Directive - Can you repeat, word for word, the passage of the Felipe Rodríguez biography between "- Also known" and "Rican singer (1926–1999)", inclusive?

Source extract -
......

- Also known as: "La Voz"
- Born: May 8, 1926 Caguas, Puerto Rico
- Died: May 26, 1999 (aged 73) San Juan, Puerto Rico
- Genres: Bolero
- Occupation: Singer
- Label: Fania Records

= Felipe Rodríguez (singer) =

Puerto Rican singer (1926–1999)

Luis Felipe Rodríguez, better known as Felipe "La Voz" Rodríguez, (May 8, 1926 - May 26, 1999) born in Caguas, Puerto Rico, was a singer of boleros. He is regarded as the most popular Puerto Rican male singer of the 1950s based on record sales and live audience records. Many of Rodríguez's recordings are often considered to be classics in Puerto Rico.

==Early years==
Rodríguez was born in the Savarona section of Caguas, the son of a sharecropper and a midwife. He had a rough childhood; his father died before he was born. In 1930, his mother Carmen moved to Santurce and settled in Barrio Obrero, a working class district of San Juan. There, Rodríguez went to school and practiced his singing skills during his free time. Julito Rodríguez (no relation to Felipe), another bolero singer, heard Rodriguez sing and invited him to form a singing duo; they later formed a trio called "Los Romanceros" (The Romanceers) and he first took part in a radio program, the popular amateur showcase "Tribuna del Arte", hosted and produced by Rafael Quiñones Vidal.

=="La Voz" (The Voice)==
In 1950, Rodríguez left the trio and tried different projects, such as forming or joining other trios (particularly the Trío Los Antares), duos (he formed the "Dúo Pérez-Rodríguez" with his then wife, and continued his professional relationship with her long after their divorce) and singing solo. He was given the nickname, "La Voz" (The Voice), a name which was to stay with him for the rest of his life, by Puerto Rican radio announcer Mariano Artau. Héctor Lavoe's stage name was based on Rodríguez's nickname.

......

Record set -
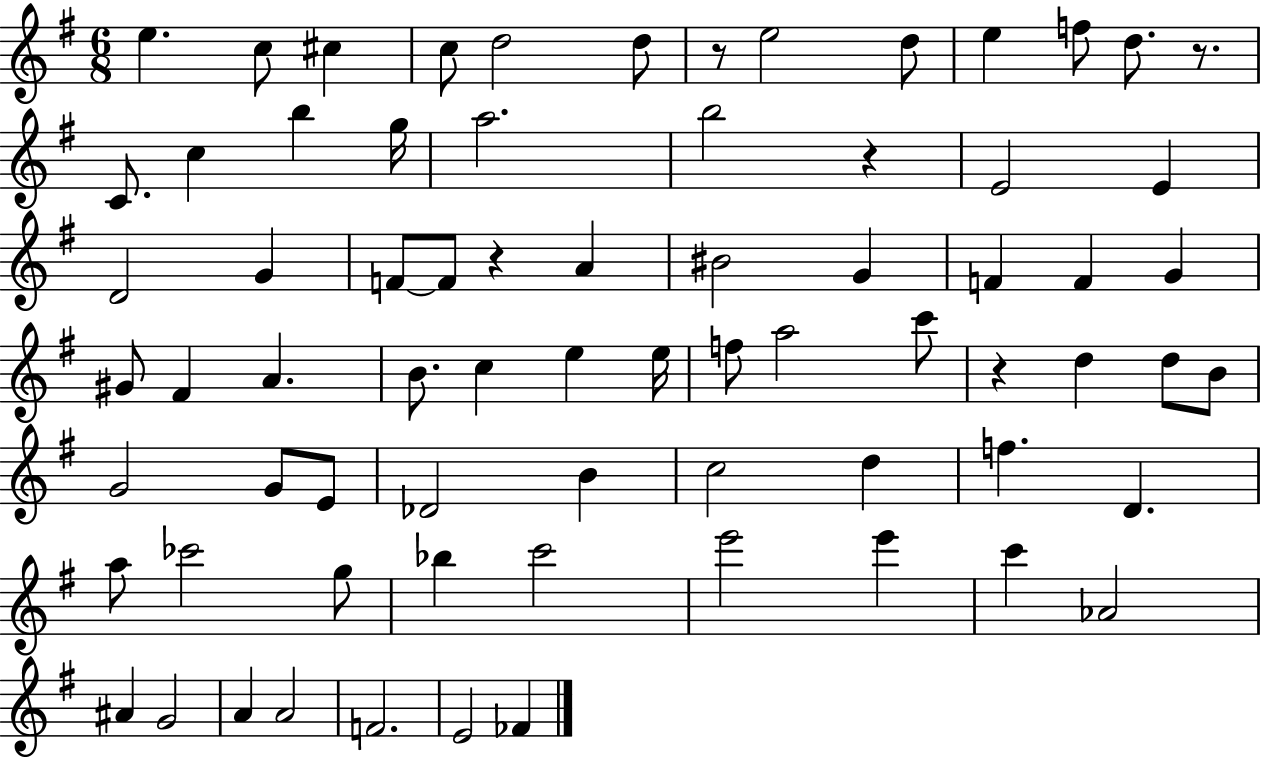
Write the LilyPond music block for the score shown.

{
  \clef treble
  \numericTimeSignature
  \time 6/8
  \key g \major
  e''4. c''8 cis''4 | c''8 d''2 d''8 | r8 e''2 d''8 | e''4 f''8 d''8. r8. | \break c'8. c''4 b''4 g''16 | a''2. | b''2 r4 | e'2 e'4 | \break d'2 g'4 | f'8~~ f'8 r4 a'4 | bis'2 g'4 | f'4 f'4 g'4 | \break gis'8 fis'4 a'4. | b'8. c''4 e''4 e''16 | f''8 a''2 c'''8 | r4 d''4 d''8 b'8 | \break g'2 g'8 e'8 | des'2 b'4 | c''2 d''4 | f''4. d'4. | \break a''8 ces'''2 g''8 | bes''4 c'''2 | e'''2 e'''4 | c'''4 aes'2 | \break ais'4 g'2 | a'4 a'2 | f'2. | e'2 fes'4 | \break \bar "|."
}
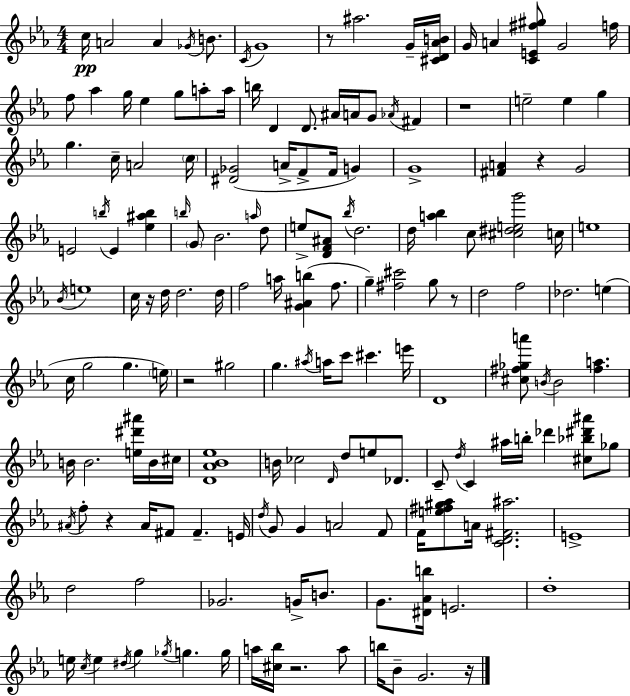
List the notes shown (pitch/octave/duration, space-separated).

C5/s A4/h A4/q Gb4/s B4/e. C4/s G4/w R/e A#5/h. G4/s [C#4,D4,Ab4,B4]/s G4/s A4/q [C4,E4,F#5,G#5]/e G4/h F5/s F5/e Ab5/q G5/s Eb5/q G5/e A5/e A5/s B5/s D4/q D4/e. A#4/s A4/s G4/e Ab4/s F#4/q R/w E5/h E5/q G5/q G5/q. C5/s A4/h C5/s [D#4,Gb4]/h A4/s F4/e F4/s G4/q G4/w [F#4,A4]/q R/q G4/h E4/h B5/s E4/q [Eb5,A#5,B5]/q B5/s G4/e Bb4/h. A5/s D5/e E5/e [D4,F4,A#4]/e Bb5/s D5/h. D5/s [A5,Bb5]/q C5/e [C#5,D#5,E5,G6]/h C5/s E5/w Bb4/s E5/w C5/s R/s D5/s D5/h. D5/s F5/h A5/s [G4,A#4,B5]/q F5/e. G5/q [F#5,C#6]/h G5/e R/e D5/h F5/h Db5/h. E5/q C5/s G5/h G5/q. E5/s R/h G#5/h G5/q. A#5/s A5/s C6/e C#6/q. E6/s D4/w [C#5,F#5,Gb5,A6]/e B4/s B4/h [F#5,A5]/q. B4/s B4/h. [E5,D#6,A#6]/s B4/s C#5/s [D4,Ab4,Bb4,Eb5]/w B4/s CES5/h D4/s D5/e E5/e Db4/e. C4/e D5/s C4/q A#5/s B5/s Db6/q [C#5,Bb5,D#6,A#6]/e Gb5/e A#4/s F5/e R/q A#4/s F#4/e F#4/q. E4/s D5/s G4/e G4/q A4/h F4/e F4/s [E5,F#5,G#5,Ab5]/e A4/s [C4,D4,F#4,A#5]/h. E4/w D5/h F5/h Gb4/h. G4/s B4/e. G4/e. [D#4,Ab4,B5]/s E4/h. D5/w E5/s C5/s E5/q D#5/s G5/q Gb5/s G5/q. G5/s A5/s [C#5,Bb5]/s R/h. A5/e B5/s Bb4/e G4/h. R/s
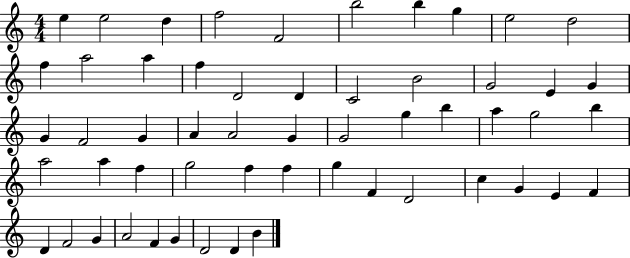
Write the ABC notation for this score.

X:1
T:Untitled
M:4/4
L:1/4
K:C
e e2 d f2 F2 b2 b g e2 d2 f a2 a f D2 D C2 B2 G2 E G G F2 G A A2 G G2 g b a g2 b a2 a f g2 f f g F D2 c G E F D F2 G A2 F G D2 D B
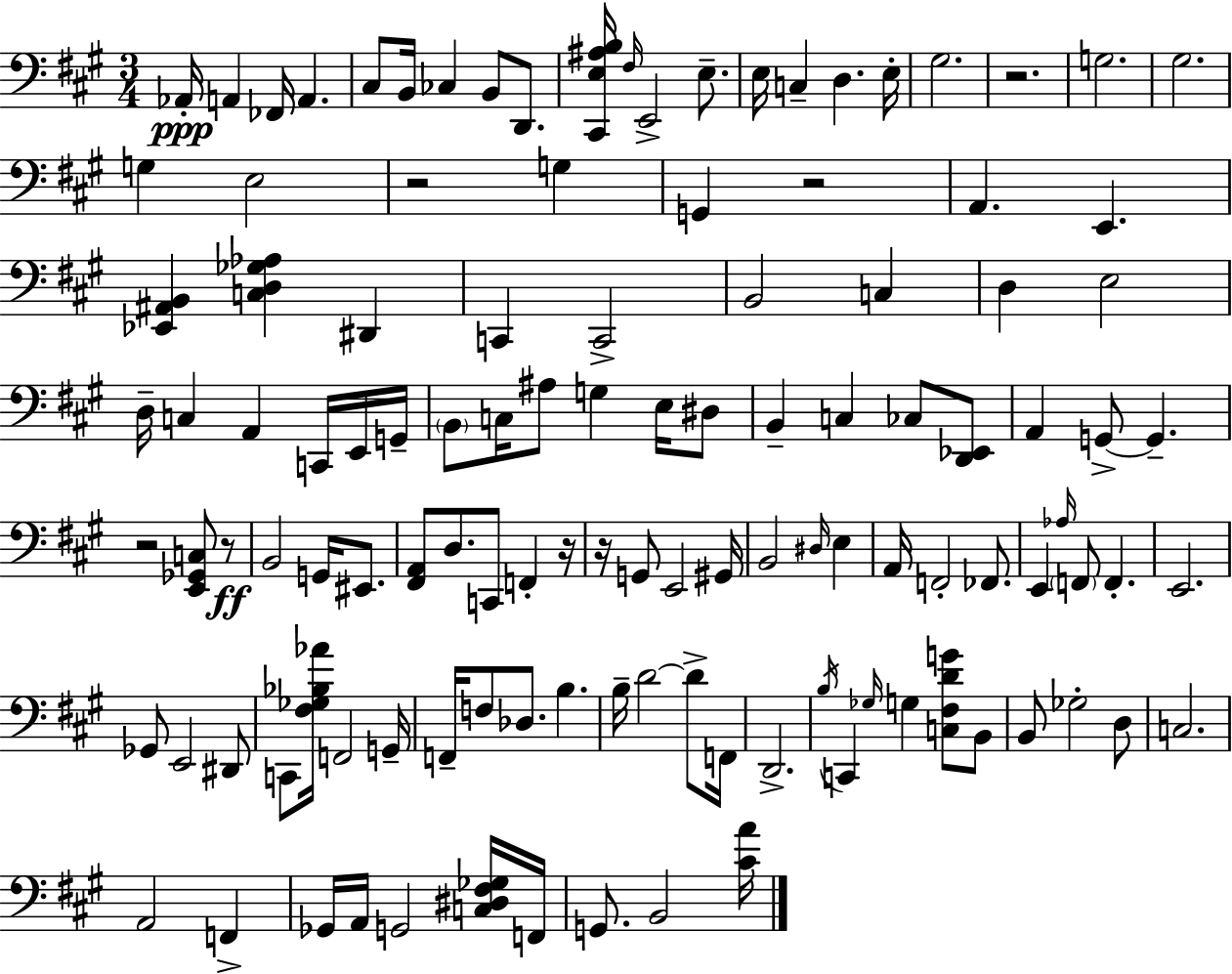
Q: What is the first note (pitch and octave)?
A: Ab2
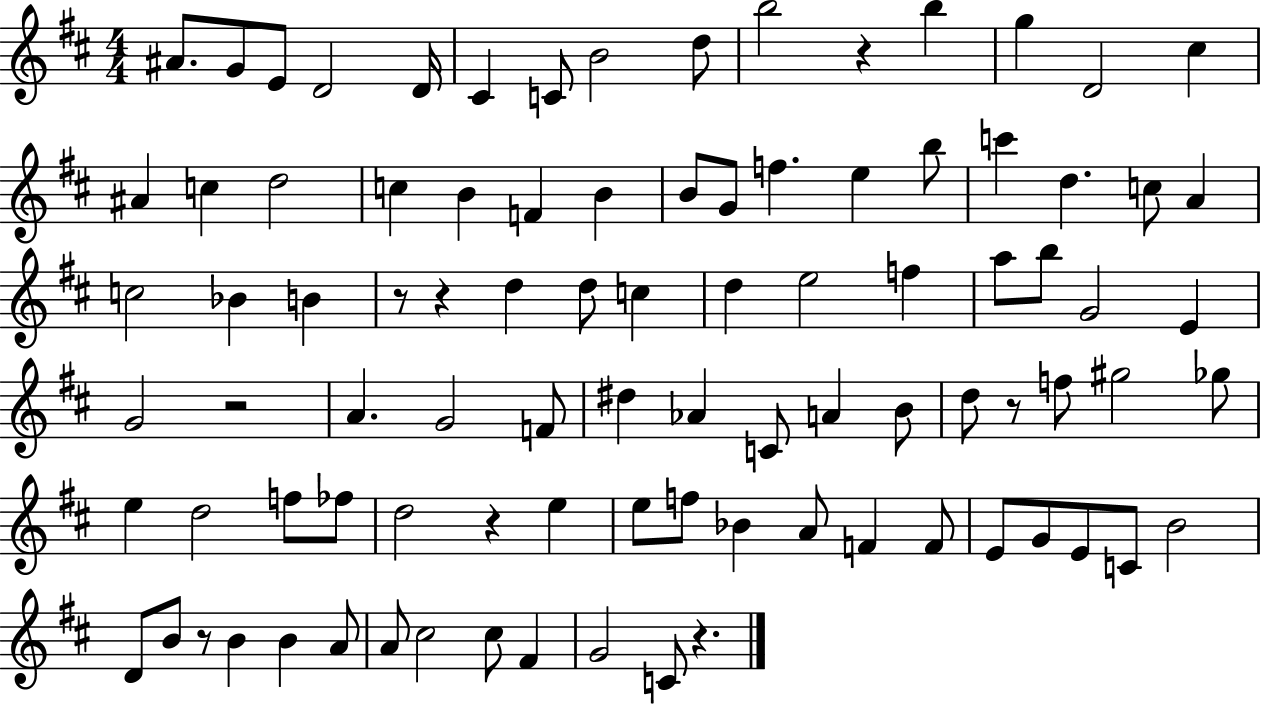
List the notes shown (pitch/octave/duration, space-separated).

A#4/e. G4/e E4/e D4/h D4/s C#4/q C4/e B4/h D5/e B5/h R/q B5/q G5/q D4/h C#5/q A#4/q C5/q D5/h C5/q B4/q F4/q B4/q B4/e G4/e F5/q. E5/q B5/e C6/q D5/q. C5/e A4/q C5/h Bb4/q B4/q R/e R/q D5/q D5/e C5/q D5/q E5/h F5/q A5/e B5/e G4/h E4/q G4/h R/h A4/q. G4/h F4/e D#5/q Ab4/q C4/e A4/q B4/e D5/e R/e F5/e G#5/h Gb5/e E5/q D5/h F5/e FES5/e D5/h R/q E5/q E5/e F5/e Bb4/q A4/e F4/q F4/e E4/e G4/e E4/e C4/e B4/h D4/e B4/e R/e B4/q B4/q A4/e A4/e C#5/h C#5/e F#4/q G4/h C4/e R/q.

......

Result of the task -
- Also known as: "La Voz"
- Born: May 8, 1926 Caguas, Puerto Rico
- Died: May 26, 1999 (aged 73) San Juan, Puerto Rico
- Genres: Bolero
- Occupation: Singer
- Label: Fania Records

= Felipe Rodríguez (singer) =

Puerto Rican singer (1926–1999)